━━━ Exercise text
Dartmouth researchers have designed the first smartphone app - "StudentLife" - that automatically reveals students' state of mind.

It can determine the user's mental health (depression, loneliness, stress), academic performance (grades, term GPA and cumulative GPA) and behavioral trends (how stress, sleep, gym work in response to college workload -- assignments, midterms, finals).

The StudentLife app can also draw a relationship between students' happiness, stress, depression and loneliness to their academic performance. Coupled with intervention software, students can improve both their mental health and academic performance.

"The StudentLife app is able to continuously make mental health assessment 24/7, opening the way for a new form of assessment," said computer science Professor Andrew Campbell, the study's senior author, in a press release. "This is a very important and exciting breakthrough."

The Android app results are based on monitored readings from smartphone sensors. The researchers used computational method and machine learning algorithms on the phone to evaluate sensor data and make inferences (i.e., sleep, sociability, activity, etc.).

The app automatically measures users' behavior 24/7 without any interaction - sleep duration, the number and duration of conversations per day, physical activity (walking, sitting, running, standing), the place and duration of physical activity (i.e., dorm, class, party, gym), stress level, self-satisfaction levels and eating habits among others.

In tests, the researchers found that students, who are associated with long sleep hours, lengthy conversations and better GPAs, are less likely to be depressed. Students with higher GPAs tend to be less physically active, have lower indoor mobility at night and are surrounded by more people. Socially active students are less likely to feel lonely and depressed, and have better GPA.

The researchers surprisingly did not find a correlation between students' academic performance and their class attendance.

The researchers also said that the app can also be used by the general population to monitor mental health, start intervention, and enhance productivity and lower stress in workplace employees.

"Much of the stress and strain of student life remains hidden. In reality faculty, student deans, clinicians know little about their students in and outside of the classroom. Students might know about their own circumstances and patterns but know little about classmates. To shine a light on student life, we developed the first of a kind smartphone app and sensing system to automatically infer human behaviour," Campbell said.
━━━━━━
━━━ Entries provided
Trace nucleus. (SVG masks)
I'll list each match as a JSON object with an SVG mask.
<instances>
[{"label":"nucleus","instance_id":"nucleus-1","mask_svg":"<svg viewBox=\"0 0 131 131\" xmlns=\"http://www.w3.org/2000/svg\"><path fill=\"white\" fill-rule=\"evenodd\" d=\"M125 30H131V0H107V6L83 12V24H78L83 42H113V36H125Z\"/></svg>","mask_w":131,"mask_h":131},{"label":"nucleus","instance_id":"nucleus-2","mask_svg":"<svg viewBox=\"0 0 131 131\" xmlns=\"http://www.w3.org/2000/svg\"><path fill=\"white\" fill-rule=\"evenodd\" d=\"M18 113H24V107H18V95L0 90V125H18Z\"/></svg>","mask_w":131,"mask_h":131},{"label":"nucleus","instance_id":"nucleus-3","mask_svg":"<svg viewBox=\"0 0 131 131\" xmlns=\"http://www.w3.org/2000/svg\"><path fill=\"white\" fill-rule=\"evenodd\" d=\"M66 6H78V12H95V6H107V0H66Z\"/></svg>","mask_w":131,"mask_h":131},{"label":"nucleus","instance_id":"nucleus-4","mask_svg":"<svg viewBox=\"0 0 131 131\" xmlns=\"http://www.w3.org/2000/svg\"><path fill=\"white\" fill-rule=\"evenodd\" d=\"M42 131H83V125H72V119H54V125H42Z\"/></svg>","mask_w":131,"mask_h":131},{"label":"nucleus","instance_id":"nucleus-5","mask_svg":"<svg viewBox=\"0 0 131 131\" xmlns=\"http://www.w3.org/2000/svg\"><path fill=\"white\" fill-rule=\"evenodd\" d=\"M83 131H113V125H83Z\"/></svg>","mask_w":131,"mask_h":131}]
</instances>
━━━━━━
* Exercises to complete *
1. Repeat the StudentLife text word for word, everything from "The Android app" down to "habits among others.".
2. Answer from the StudentLife text:
(a) On what kind of phone does the app run?
(b) Who is the study's senior author?
(c) Between which two things did the researchers find no correlation?
The records above have no connection to the StudentLife text.

* Answer set *
1.
The Android app results are based on monitored readings from smartphone sensors. The researchers used computational method and machine learning algorithms on the phone to evaluate sensor data and make inferences (i.e., sleep, sociability, activity, etc.).

The app automatically measures users' behavior 24/7 without any interaction - sleep duration, the number and duration of conversations per day, physical activity (walking, sitting, running, standing), the place and duration of physical activity (i.e., dorm, class, party, gym), stress level, self-satisfaction levels and eating habits among others.

2.
(a) Android
(b) Computer science Professor Andrew Campbell
(c) Students' academic performance and their class attendance